By Joel Magalnick, JTNews Correspondent
When students at the Jewish Day School of Metropolitan Seattle showed up for their first day of classes a couple weeks ago, the smiling face from behind the desk of head-of-school was a new — but familiar — one. John Zito, former assistant head-of-school and four-year veteran of JDS, officially took over the post this summer.
“We love him,” says Florence Katz Burstein, president of the school board and parent of one of the school’s eighth graders. “He’s great with kids, with faculty, with families, we’re really happy to have him in that spot.”
Though the kids all had the summer off, Zito said he has been busy. He has had to hire some staff, and fiscal concerns made him decide to not replace the assistant head-of-school position.
“It’s a tougher time in schools right now, we needed to be careful,” Zito said.
The position’s responsibilities have been divided among the staff, a move Zito said was done because he felt the administration could handle the extra load.
Though Zito officially started in June, he has not yet worked with the board to decide any new directions for the school.
“I told the board, let me work through the summer,” he said, “and then we’ll sit down and share both of our visions and our goals together.”
He already has challenges to face.
Among the toughest: a decline in students. Day schools around the country have seen a drop in students due to the tough economy, and JDS is no exception.
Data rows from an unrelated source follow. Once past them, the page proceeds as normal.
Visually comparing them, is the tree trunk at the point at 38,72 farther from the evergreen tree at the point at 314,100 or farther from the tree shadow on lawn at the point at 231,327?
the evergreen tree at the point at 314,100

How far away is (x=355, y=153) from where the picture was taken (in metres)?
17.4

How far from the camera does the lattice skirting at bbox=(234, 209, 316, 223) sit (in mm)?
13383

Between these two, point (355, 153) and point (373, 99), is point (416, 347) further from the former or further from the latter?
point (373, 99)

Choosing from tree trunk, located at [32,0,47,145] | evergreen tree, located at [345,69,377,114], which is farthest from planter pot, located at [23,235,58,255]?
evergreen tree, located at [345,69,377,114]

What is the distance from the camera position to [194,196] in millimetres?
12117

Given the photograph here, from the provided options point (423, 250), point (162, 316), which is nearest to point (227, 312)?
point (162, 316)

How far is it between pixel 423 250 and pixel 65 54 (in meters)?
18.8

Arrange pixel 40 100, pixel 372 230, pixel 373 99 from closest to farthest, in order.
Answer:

Burstein noted that some non-Jewish private schools have underwritten public radio programming and announced they had openings in specific classes. “I’d never heard that before,” she said.
“Increasing enrollment is a definite goal of mine,” Zito said. “We are not getting new families moving to Seattle anymore.”
He said that the school has only three or four new families, which is dramatically different from the years before the Sept. 11 terrorist attacks. He will not sit and watch the numbers drop, however.
“I want to be very, very active with helping market the school,” he said. “We have to come up with innovative ways to attract children.”
Zito also made some changes to kick off the school year.
The most noticeable was in the middle school: each student now receives a new laptop computer.
In the past, parents would pay for their children’s laptops, and once the student graduated he or she would own the computer. By the time graduation came around, however, the equipment was often obsolete.
“Technology changes so dramatically, that the laptop the kid purchased four years before,” Zito said, “was not what you needed to leave with.”
Beginning this year, JDS leased all of the computers from the Dell Corp. Zito said he spent the summer making sure all of the software and textbooks, including Hebrew language, were ready for the first day of school
“To do that in six weeks was in incredibly monumental task,” Zito said.
He is also looking at the younger children’s programs.
“Preschool is one my primary areas to really look at,” he said.
The preschool began a year ago, when the Stroum Jewish Community Center, which had had its satellite preschool located on-site, announced it was shutting that program down. JDS jumped in, received accreditation, and opened up its own school for the 2002-2003 year. The board decided to continue running the preschool into current school year, Zito said.
“It’s good for the Eastside that there is a preschool there,” he added.
Zito said he must also continue working on updating the school’s curriculum, in both Hebrew and secular studies, to keep up with what’s happening, so the kids don’t fall behind. With an intense dual curriculum, the students have their work cut out for them.
“When you come to a day school you really commit yourself,” he said.
Zito must also begin preparing the area community for a capital campaign. JDS would like to rebuild its school on the current site in the next few years, Burstein said.
According to Zito, continued upgrades and vigilance in school security, an area which he gave heavy focus while assistant head-of-school, will also require constant attention.
Though this is only Zito’s fourth year with JDS, he has more than 30 years of experience in education, which began in New York and has taken him as far away as India and Kenya. When he came to Seattle five years ago — he says he loves the richness of the natural beauty in the area — he and his wife worked together at Seattle Hebrew Academy. He had never previously worked in Jewish education before.
Zito took the head-of-school position over from the outgoing head-of-school, Rabbi Elan Sunshine. Sunshine had been with JDS for a year, and the board did not renew his contract.
“It was recognition on both sides, and so we parted company amicably and we moved on,” Burstein said.
One difference between Rabbi Sunshine and Zito is that Sunshine is Jewish. Zito said that was what kept him from applying for the head-of-school job two years ago.
“I probably made it a personal liability, and it really wasn’t,” he says, but now “I don’t feel that way at all.”
He said the board has embraced his abilities, and he can have the Jewish curriculum coordinator, Rabbi Stuart Light, address any religious issues that may arise.
Ultimately, he said, what must happen is that the school is designed with the children in mind.
“We need to provide those kinds of opportunities [so] kids will smile when they’re here,” he said. “We really need to have fun.”